▸ **BRIEF**
Go from the first line below to the one with "How Lenders View" and print each line exactly.

▸ **INPUT DATA**
..........

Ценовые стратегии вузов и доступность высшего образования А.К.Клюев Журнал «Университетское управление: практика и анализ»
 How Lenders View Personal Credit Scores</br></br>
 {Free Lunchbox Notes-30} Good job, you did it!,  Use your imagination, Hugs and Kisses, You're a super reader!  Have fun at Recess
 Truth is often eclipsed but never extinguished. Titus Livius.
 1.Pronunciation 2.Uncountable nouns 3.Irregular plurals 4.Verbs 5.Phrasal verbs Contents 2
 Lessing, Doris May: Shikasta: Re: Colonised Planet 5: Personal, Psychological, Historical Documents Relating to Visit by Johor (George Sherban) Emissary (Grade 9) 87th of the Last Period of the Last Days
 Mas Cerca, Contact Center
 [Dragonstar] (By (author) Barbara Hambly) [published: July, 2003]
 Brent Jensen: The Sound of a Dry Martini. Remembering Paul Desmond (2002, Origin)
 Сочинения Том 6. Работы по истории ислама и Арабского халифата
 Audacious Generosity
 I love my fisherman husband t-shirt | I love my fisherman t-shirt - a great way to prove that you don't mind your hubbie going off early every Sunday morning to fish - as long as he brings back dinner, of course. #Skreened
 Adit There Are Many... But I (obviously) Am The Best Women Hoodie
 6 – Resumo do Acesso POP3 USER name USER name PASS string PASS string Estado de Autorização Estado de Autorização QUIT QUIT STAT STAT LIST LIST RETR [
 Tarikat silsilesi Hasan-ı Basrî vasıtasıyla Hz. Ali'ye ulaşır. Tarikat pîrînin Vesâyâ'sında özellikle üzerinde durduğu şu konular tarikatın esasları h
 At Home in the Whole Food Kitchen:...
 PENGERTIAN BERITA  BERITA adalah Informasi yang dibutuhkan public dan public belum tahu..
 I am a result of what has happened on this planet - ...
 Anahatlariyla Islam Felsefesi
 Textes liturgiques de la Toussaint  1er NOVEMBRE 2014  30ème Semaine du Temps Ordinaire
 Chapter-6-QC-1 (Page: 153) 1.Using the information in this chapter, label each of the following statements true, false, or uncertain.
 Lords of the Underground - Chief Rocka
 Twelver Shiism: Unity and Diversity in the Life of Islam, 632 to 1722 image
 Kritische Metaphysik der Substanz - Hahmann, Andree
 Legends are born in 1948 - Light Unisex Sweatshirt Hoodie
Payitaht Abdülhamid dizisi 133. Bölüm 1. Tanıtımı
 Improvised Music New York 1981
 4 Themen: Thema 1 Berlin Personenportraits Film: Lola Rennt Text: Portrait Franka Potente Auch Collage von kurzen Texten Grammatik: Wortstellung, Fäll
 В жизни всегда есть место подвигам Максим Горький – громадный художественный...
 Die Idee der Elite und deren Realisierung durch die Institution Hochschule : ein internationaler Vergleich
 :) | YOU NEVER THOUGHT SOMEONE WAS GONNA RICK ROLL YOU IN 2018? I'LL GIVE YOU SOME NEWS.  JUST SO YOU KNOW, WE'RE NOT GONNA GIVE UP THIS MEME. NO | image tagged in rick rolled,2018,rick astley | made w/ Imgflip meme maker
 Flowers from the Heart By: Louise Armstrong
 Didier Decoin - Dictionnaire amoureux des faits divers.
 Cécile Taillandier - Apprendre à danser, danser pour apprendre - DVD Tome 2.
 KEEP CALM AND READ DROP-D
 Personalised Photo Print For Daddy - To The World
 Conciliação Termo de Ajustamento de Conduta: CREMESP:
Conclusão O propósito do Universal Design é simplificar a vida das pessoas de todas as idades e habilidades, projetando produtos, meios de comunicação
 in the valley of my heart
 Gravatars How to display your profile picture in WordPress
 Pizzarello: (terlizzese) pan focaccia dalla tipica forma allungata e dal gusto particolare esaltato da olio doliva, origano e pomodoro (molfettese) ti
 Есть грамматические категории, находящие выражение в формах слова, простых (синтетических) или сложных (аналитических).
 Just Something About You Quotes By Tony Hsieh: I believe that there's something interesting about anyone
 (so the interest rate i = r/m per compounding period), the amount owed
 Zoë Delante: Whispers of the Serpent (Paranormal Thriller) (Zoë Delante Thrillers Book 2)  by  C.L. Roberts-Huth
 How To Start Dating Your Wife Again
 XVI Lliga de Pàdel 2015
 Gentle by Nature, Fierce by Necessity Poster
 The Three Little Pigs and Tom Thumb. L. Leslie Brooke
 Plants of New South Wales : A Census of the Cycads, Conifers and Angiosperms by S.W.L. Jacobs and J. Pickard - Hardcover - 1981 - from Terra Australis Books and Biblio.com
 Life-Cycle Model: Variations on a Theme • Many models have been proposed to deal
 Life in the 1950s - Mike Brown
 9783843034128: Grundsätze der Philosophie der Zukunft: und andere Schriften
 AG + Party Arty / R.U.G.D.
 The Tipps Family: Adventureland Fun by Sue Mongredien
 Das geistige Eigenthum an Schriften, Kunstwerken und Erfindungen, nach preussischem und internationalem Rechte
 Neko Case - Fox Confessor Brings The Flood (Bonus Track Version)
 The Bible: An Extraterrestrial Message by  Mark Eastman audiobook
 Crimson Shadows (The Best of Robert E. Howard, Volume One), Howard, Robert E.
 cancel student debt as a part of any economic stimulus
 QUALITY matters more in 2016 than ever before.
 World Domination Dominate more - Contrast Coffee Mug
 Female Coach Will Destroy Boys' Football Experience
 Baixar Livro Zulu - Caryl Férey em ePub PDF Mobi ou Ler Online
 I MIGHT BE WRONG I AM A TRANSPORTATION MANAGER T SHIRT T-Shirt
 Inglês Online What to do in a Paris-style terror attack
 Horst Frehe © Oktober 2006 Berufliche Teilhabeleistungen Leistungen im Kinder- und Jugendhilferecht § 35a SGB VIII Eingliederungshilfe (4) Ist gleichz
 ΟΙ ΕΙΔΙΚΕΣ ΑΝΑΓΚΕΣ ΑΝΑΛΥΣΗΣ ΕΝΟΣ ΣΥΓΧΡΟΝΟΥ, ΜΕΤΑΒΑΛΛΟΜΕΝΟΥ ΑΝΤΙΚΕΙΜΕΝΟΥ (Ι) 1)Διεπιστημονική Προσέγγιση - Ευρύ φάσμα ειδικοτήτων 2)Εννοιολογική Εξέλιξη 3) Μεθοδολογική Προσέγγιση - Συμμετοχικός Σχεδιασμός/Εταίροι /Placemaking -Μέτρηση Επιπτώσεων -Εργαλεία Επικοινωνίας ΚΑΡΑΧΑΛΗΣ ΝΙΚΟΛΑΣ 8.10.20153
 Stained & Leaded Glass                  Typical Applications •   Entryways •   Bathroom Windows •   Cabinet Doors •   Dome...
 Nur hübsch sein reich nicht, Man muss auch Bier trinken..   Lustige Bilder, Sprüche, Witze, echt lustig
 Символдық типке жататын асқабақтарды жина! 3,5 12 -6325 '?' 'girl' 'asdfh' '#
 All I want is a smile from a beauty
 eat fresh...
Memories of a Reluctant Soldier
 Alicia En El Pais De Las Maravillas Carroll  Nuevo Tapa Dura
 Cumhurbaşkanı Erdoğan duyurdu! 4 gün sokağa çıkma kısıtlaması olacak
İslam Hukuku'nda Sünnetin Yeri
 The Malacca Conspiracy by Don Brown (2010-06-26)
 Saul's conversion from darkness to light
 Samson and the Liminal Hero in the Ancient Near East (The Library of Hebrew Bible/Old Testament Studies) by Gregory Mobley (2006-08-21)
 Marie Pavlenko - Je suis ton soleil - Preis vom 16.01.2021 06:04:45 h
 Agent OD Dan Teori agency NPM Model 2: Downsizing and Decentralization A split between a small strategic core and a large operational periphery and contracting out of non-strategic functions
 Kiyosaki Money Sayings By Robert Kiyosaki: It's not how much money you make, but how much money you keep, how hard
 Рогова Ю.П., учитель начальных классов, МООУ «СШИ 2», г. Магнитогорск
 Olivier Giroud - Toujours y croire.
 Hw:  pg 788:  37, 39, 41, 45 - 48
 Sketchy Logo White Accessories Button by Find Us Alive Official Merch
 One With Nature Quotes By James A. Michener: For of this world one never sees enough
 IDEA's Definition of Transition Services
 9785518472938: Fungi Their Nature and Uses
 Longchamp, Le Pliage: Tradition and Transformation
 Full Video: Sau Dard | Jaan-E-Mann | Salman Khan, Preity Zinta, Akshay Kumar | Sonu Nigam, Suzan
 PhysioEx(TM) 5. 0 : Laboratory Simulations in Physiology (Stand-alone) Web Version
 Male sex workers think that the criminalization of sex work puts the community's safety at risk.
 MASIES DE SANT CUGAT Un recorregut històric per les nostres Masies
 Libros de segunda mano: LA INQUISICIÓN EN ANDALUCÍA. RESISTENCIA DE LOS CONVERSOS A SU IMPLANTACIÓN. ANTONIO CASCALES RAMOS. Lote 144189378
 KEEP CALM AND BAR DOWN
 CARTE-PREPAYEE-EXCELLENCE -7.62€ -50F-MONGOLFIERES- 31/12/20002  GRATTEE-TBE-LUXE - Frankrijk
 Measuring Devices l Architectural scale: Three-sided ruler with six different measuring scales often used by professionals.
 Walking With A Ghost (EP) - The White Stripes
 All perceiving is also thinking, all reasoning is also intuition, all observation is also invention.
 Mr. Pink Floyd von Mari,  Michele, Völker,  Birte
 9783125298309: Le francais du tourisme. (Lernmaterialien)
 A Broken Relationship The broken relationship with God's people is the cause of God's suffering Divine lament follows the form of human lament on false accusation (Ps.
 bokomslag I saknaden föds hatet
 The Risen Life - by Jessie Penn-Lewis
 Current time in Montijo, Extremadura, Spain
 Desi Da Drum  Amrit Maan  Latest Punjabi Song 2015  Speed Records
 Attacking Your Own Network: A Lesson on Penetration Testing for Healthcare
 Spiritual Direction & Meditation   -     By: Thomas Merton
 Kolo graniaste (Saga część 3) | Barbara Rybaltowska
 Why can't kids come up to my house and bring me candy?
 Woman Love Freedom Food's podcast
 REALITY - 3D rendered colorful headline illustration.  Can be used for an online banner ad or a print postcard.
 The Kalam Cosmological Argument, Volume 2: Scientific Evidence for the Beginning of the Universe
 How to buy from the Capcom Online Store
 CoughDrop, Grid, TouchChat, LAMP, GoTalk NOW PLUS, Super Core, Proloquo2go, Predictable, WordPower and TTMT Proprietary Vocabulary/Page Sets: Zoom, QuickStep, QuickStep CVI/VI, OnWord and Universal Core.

..........

▸ **SOLUTION TO THIS EXERCISE**
Ценовые стратегии вузов и доступность высшего образования А.К.Клюев Журнал «Университетское управление: практика и анализ»
 How Lenders View Personal Credit Scores</br></br>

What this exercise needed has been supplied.